Task brief:
Leaving pictures aside, set down each line exactly, from the first line of the data to the line with "俗话说，没有规矩，不成方圆。", both included.

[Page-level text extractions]

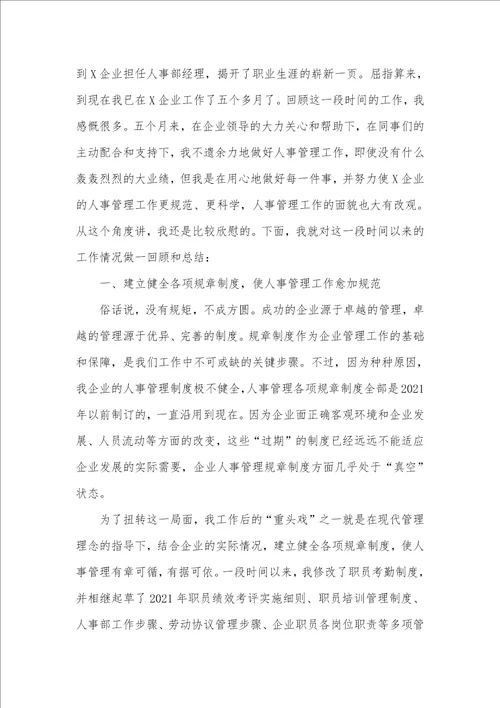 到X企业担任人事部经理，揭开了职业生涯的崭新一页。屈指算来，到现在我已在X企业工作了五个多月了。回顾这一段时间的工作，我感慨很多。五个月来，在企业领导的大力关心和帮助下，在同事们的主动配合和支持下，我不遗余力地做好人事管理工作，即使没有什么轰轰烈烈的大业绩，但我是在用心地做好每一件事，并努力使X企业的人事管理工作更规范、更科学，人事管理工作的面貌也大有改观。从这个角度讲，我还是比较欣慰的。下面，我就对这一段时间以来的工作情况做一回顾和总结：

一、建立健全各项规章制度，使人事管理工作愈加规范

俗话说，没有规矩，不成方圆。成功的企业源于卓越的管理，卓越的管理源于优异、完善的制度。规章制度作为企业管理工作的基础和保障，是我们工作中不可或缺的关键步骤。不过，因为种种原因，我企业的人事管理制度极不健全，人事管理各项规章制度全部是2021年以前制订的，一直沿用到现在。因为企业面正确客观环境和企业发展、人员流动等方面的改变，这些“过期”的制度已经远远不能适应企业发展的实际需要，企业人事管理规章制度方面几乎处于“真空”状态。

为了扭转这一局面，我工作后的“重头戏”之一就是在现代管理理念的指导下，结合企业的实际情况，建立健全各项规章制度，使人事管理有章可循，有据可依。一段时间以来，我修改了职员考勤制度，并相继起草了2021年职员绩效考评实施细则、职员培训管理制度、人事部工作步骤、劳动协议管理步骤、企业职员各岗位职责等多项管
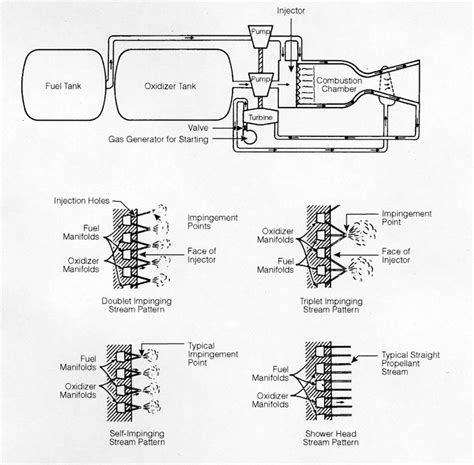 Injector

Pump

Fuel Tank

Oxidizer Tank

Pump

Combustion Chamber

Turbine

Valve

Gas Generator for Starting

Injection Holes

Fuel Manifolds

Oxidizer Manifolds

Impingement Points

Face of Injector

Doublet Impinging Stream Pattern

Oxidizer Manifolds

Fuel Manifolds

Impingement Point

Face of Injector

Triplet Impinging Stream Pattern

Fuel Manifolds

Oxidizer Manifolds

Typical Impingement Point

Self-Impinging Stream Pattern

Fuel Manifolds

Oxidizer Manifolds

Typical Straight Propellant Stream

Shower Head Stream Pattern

Problem solution:
 到X企业担任人事部经理，揭开了职业生涯的崭新一页。屈指算来，到现在我已在X企业工作了五个多月了。回顾这一段时间的工作，我感慨很多。五个月来，在企业领导的大力关心和帮助下，在同事们的主动配合和支持下，我不遗余力地做好人事管理工作，即使没有什么轰轰烈烈的大业绩，但我是在用心地做好每一件事，并努力使X企业的人事管理工作更规范、更科学，人事管理工作的面貌也大有改观。从这个角度讲，我还是比较欣慰的。下面，我就对这一段时间以来的工作情况做一回顾和总结：

一、建立健全各项规章制度，使人事管理工作愈加规范

俗话说，没有规矩，不成方圆。成功的企业源于卓越的管理，卓越的管理源于优异、完善的制度。规章制度作为企业管理工作的基础和保障，是我们工作中不可或缺的关键步骤。不过，因为种种原因，我企业的人事管理制度极不健全，人事管理各项规章制度全部是2021年以前制订的，一直沿用到现在。因为企业面正确客观环境和企业发展、人员流动等方面的改变，这些“过期”的制度已经远远不能适应企业发展的实际需要，企业人事管理规章制度方面几乎处于“真空”状态。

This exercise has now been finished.